Matopiba: um polo em expansão
Sobre a região de Matopiba, o professor avalia que se trata de um dos principais polos de crescimento da agropecuária no Brasil. “A agricultura entrou com alta tecnologia, e pode ocorrer o mesmo fenômeno de Mato Grosso: a tecnologia da agricultura impulsionando a pecuária, elevando a produtividade e o nível tecnológico das criações”, explica Ferraz.
Ele vê com otimismo essa integração, ressaltando que a modernização do setor pode transformar a região em referência nacional.
Além disso, Ferraz destaca que a intensificação da pecuária em Matopiba deve ser acompanhada por boas práticas ambientais e sociais, garantindo a sustentabilidade da atividade no longo prazo. A expansão agrícola na região trouxe desafios como a degradação de pastagens e a necessidade de um melhor planejamento no uso dos recursos hídricos.
O papel da genética e do melhoramento animal
O melhoramento genético tem sido um dos grandes diferenciais da pecuária brasileira nas últimas décadas. Ferraz explica que a seleção de animais mais produtivos e resistentes impacta diretamente na eficiência do setor. “Os criadores estão cada vez mais atentos ao valor genético dos animais. Esse avanço é essencial para alcançarmos maior eficiência produtiva e qualidade da carne e do leite”, ressalta.
A adoção da genômica, que permite identificar precocemente características desejáveis nos animais, tem acelerado esse processo. A pecuária brasileira já adota programas de melhoramento genético para identificar reprodutores com alto desempenho em conversão alimentar, ganho de peso e resistência a doenças. Essa evolução tem permitido reduzir a idade de abate e melhorar a qualidade da carne produzida.

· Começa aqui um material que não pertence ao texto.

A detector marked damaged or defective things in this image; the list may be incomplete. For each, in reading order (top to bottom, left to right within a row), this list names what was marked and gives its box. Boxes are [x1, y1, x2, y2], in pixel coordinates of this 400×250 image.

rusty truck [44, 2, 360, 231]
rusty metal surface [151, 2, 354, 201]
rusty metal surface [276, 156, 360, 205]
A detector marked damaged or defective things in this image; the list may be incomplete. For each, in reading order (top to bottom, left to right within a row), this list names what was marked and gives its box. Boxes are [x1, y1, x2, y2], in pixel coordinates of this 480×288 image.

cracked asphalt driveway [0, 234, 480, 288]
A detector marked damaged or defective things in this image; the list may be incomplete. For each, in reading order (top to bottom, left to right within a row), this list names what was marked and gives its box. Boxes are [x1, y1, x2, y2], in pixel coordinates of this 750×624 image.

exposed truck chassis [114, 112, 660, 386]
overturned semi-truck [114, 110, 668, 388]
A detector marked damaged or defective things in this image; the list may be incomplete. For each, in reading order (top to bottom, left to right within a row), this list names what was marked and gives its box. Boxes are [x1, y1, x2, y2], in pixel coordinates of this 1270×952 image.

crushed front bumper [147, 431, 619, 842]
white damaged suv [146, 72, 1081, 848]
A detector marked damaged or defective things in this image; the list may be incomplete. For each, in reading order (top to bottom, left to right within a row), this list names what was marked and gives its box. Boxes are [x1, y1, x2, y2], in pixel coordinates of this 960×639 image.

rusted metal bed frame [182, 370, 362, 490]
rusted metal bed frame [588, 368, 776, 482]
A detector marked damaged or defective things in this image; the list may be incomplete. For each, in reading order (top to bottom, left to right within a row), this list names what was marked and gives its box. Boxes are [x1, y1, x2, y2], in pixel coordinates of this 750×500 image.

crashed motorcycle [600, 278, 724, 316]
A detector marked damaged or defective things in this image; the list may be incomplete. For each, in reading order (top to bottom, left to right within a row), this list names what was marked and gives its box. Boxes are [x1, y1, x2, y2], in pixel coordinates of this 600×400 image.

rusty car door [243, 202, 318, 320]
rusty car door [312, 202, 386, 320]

Sistema de criação com sombreamento
Ferraz também destaca a importância do uso de sistemas de criação que oferecem sombreamento para os animais, como a Integração Lavoura-Pecuária-Floresta (ILPF) e o sistema silvipastoril. Esses modelos garantem maior conforto térmico ao gado, reduzindo o estresse calórico e melhorando o desempenho produtivo. “O bem-estar animal influencia diretamente na conversão alimentar e no ganho de peso. O gado que tem acesso a sombra naturalmente apresenta melhor rendimento”, explica o professor.
Além dos benefícios produtivos, a presença de árvores nos pastos contribui para a conservação do solo, reduz a temperatura ambiente e melhora a retenção de umidade no solo, fatores essenciais para regiões áridas como o Nordeste. Esse tipo de manejo vem ganhando espaço entre pecuaristas que buscam melhorar a sustentabilidade e a eficiência de seus sistemas produtivos.
Perfil do especialista
José Bento Ferraz é professor da Faculdade de Zootecnia e Engenharia de Alimentos da USP e um dos maiores especialistas mundiais em melhoramento genético animal. Com mais de 30 anos de experiência, ele lidera pesquisas que contribuíram para a evolução da pecuária brasileira.
É ainda editor de revistas científicas internacionais e já publicou mais de 300 artigos na área. Seu trabalho tem influenciado diretamente o desenvolvimento de programas de seleção genética no Brasil e no exterior, consolidando-se como referência no setor.
A entrevista com o professor da USP ocorreu durante encontro com jornalistas de 14 estados no campus da USP em Pirassununga, no interior de São Paulo. O evento fez parte do Road Show promovido pela Texto Comunicação que o Movimento Econômico acompanha como único veículo de comunicação do Nordeste.